Brano:
↓↓↓
Mi dirai dopo allora. Vado a mangiare qualcosina e poi torno. Sono un po' malinconico oggi”. Oddio sempre. Lo sono sempre. Come Eliza e anche come Andrea. Nell' illusione di un maschile che rincorro con un costume da Supermaxieroe, sono pur sempre io. Sono pur sempre io? Io chi?
Nella mia anima irrequieta e desiderante di non so bene ancora cosa. Un senso?
Aggiungo: “Ho quella strana sensazione di essere un po' in alta marea..”. Attesa del suo silenzio. “Spero di ritrovarti”.
Quello che ho detto al mio amico : il nostro disagio mentale o comportamentale... è sempre frutto di un disagio dell'anima.. ed il disagio dell'anima non va sottovalutato.. ti aspetto dopo la tua cena”. Dice lei.
Scrive “Anima”. E' colpa mia se ne parla dopo un anno e mezzo di dialoghi sfinenti, illuminanti. Maratone della e nella notte in cui leggevo di lei tentando di leggere di lui. Alla fine ho letto di me.
L'anima. Cristo santo.. è il centro del nostro universo composto di parole. Le ho pure fatto comprare “Il codice dell'anima” di James Hillman. E non le è piaciuto. E come potrebbe? Tento di trasformarla in una parte di me perché esista. Perché esista io dentro di lei non potendola penetrare con il mio corpo. Perché non posso? Perché non posso. Non ho un “sesso” maschile tra le mie gambe. Anche se parlo e faccio credere di averne uno, potente, pregnante e diverso.
Anche se mi percepisce uomo. Dice: “Si capisce benissimo che sei uomo da come scrivi. Sei scemo!”.
Certo. Invece la scrittura non ha sesso. E' androgina. E' l'unica forma vivente che possa permettersi di esistere libera e senza sesso o confini o lotte intestine e intestinali!
E se lei.. se lei mi amasse solo perché pensa che io abbia in realtà, solo perché m'immagina con un fallo tra le gambre? Magari uno più femminile e creativo di quelli che ho incontrato io. Che parlavano perché gli davo un nome, una vita per essere meno brutali del primo che mi ha paralizzato e destinata ad una caduta perenne.
L'elevazione di una me dall'alto. Sono qui, ma è come se non fossi qui. Anche mentre scrivo. Mentre corro e medito a mio modo il mio significato su questa terra. Come se calpestassi qualcosa che non mi appartiene.. mentre corro con le Saucony Jazz. E la musica scelta così a modo che quasi credo di non essere io. Di non essere più io.
Forse non lo sono mai anche se credo di esserlo. Andrea non è più falso di Eliza o delle infinite maschere che mettiamo e togliamo. Maschere che nascondono la nostra morte. Ora dopo ora. Secondo dopo secondo.
Andrea, non sei più verde!!”. E' Marie che interrompe il flusso dell'inconscio.
Se non sono verde, vuol dire che ci sono, ma sono nascosto”. Non ha capito. Non ha ancora capito che esistiamo su codici e forme diverse. Che esisto in una novità. In un tentativo di costruzione e decostruzione del mio genere, del suo, della mia sessualità incastrante, impenetrante e non amante dell'amore.
↑↑↑
Dati forniti:
↓↓↓
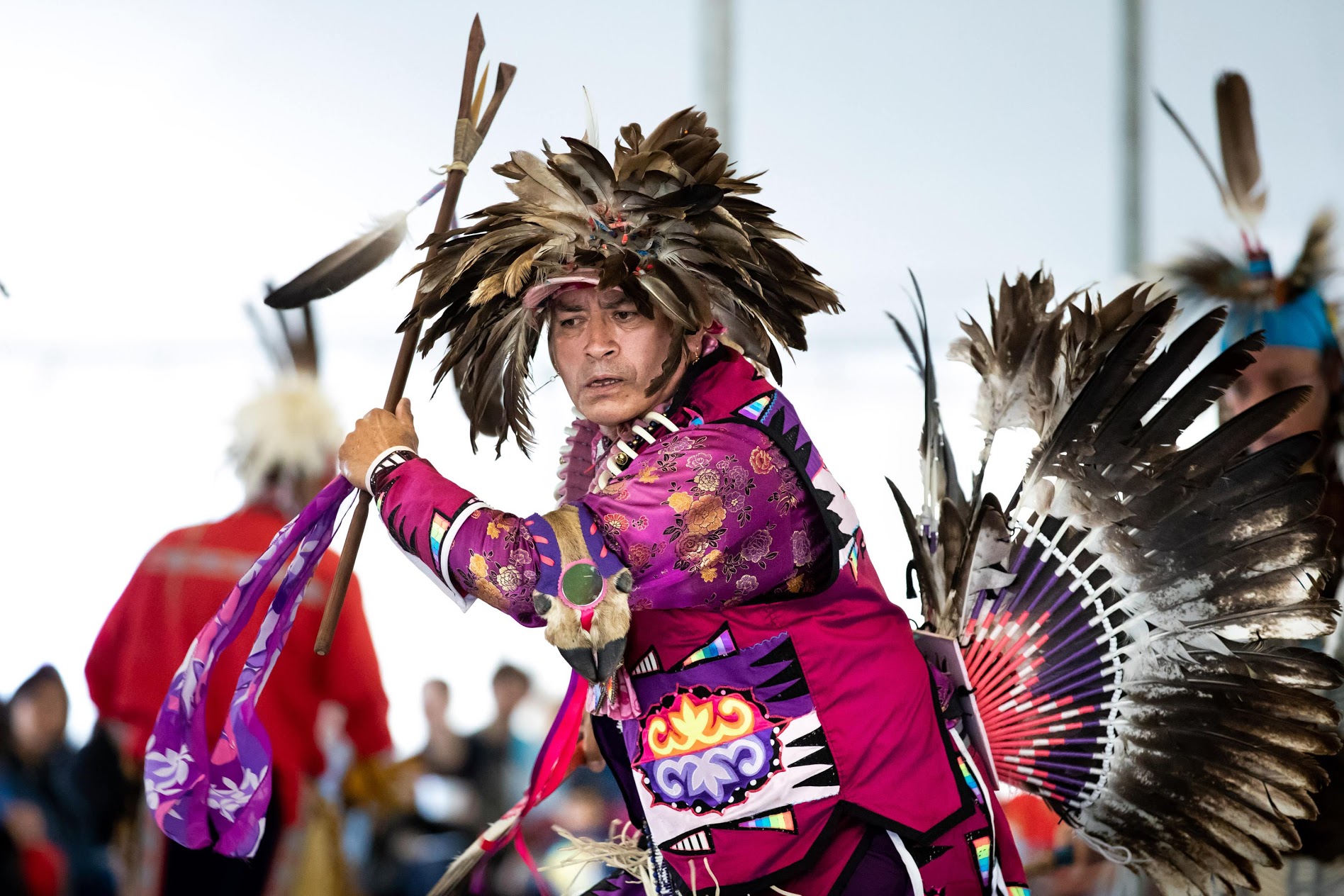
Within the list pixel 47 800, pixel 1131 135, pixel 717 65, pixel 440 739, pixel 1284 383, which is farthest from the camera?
pixel 1131 135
↑↑↑
Esercizio breve:
Elenca tutti i nomi propri di persona che compaiono nel brano, escluso quello dell'esclamazione «Cristo santo».

Soluzione completa:
Eliza, Andrea, James Hillman, Marie.